La sentenza sottolinea che l’articolo 52 del Decreto Legislativo 165/2001, applicabile al pubblico impiego, vieta sì l’adibizione del lavoratore a mansioni inferiori, ma ammette eccezioni quando queste siano strumentali e temporanee, e purché l’attività principale resti quella corrispondente alla qualifica. Inoltre, la Corte di Cassazione ha più volte affermato che l’infermiere, in quanto responsabile dell’assistenza generale, può legittimamente svolgere anche compiti di natura più elementare, se ciò serve a garantire la continuità del servizio e la cura del paziente.
Il Tribunale ha quindi stabilito che nel caso concreto non vi era stato alcun impoverimento professionale, né una prevalente adibizione a mansioni inferiori. Le attività di supporto, svolte anche da altri colleghi, non avevano inciso sulla qualifica né sul bagaglio tecnico del dipendente.

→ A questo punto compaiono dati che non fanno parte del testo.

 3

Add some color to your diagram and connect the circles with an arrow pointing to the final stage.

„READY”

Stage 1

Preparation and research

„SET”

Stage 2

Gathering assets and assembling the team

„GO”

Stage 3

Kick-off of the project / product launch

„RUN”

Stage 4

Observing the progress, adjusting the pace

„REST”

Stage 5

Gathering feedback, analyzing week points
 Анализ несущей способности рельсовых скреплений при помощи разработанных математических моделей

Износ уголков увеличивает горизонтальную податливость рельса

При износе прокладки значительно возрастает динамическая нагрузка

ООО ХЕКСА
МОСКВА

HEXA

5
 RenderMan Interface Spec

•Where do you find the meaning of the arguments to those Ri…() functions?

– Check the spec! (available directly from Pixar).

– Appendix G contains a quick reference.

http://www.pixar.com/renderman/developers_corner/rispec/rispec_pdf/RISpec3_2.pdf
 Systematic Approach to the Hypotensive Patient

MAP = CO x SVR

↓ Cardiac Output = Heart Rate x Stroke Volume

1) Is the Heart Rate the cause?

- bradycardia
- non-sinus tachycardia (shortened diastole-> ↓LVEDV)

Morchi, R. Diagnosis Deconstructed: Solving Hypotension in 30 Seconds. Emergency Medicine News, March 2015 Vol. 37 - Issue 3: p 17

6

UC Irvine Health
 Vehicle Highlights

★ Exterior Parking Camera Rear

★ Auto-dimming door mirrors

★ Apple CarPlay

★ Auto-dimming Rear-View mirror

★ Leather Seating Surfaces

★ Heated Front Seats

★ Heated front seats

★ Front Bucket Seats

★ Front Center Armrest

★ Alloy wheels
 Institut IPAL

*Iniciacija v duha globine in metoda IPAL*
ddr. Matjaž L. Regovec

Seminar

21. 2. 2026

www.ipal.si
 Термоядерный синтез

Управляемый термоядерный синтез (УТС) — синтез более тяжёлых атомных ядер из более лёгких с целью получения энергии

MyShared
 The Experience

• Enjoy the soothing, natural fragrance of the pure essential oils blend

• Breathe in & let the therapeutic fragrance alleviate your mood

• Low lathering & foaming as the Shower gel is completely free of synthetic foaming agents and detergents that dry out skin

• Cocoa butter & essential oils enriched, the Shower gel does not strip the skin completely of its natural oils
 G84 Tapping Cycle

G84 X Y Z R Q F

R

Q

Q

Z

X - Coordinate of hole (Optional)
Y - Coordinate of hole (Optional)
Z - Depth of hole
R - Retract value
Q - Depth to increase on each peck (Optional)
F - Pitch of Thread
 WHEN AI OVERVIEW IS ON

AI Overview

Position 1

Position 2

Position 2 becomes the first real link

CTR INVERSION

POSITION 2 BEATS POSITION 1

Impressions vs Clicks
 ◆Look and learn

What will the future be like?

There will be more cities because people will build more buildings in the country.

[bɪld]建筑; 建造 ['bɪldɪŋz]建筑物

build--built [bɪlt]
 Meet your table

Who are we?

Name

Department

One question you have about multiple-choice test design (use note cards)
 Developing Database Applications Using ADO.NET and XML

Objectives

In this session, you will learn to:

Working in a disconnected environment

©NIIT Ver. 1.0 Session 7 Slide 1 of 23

Condanna alle spese e principio ribadito
Oltre al rigetto della domanda, il lavoratore è stato condannato a rimborsare all’azienda sanitaria le spese di giudizio, quantificate in oltre 1.400 euro. La decisione ribadisce un principio importante: non ogni mansione di tipo inferiore comporta automaticamente un demansionamento. Per ottenere un risarcimento, il lavoratore deve dimostrare che tali attività siano state prevalenti, continuative e lesive della professionalità in modo oggettivo e non occasionale.
Telemedicina, turni e carenze di organico: un contesto complesso per gli operatori
La sentenza del Tribunale di Salerno si inserisce in un contesto più ampio in cui il personale sanitario, spesso ridotto a causa delle carenze di organico, si trova a dover svolgere mansioni trasversali. Con l’evoluzione della telemedicina e la digitalizzazione dei processi sanitari, il confine tra ruoli professionali tende a diventare più flessibile, ma resta fondamentale che le mansioni principali corrispondano alla qualifica contrattuale e che il personale sia tutelato contro eccessivi carichi di lavoro o rischi fisici.
Consiglio legale: documentare sempre e agire solo con prove solide
Come evidenziato da questa decisione, in materia di demansionamento la prova è determinante. Il lavoratore che ritenga di essere impiegato in mansioni inferiori deve raccogliere elementi concreti e oggettivi, come ordini di servizio, turni, testimonianze o relazioni mediche che attestino l’effettivo svilimento professionale o fisico.
Un consiglio legale utile è quello di non agire d’impulso, ma di rivolgersi subito a un avvocato del lavoro per valutare la fondatezza del caso e tentare, se possibile, una soluzione stragiudiziale con l’amministrazione o il datore di lavoro. Solo in presenza di una documentazione solida e di una prova della prevalenza e continuità delle mansioni inferiori è realistico pensare a un risarcimento.